*SUPPLIED INFORMATION*
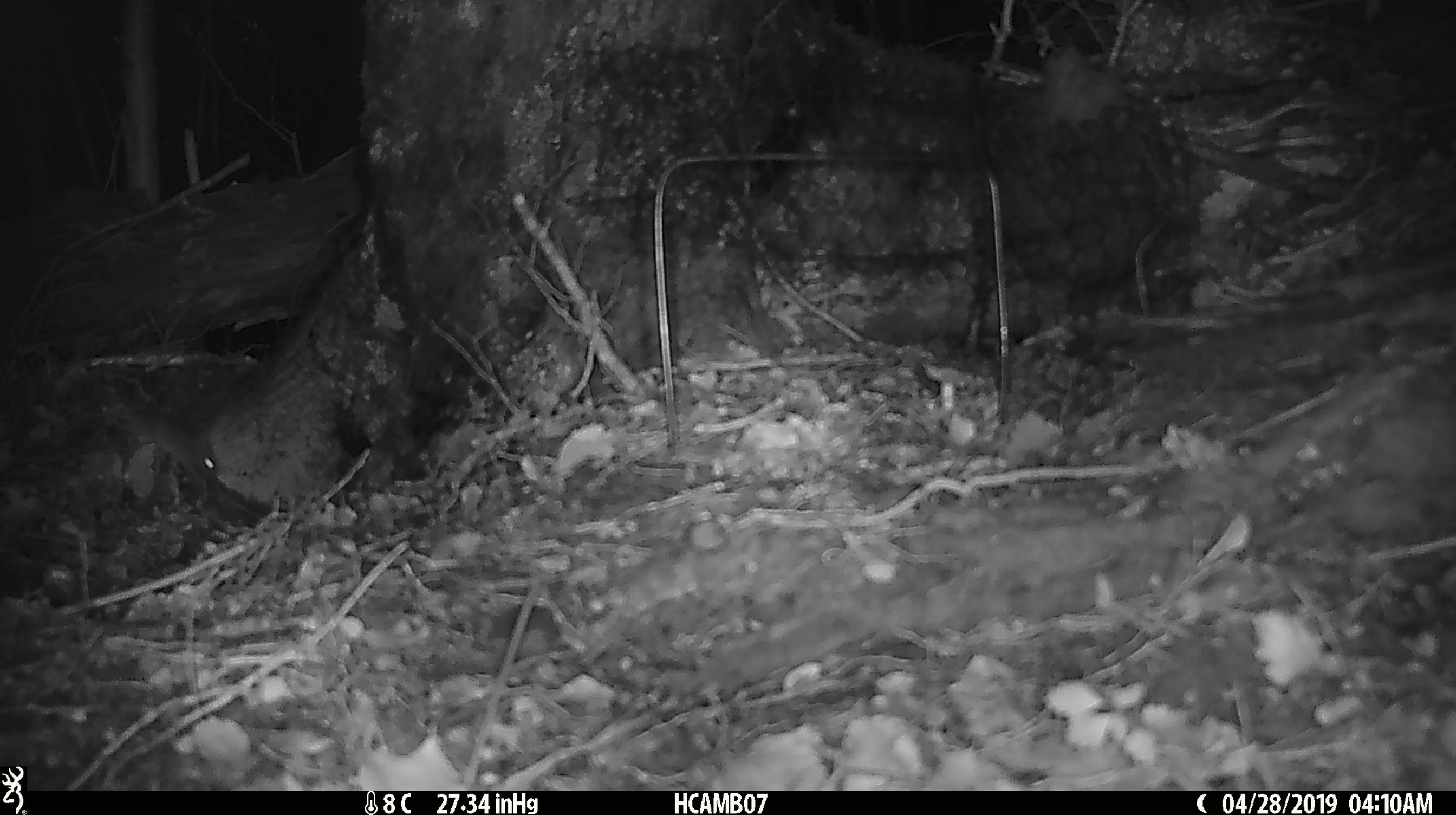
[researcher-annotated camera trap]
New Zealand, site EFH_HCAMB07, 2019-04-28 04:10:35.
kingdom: Animalia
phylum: Chordata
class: Mammalia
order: Rodentia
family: Muridae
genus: Mus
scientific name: Mus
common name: mouse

*WHAT TO DO*
Only the lines from the one containing "class: Mammalia" through the last line of the records above are to be reproduced, exactly and with both ends included.

*SOLUTION BELOW*
class: Mammalia
order: Rodentia
family: Muridae
genus: Mus
scientific name: Mus
common name: mouse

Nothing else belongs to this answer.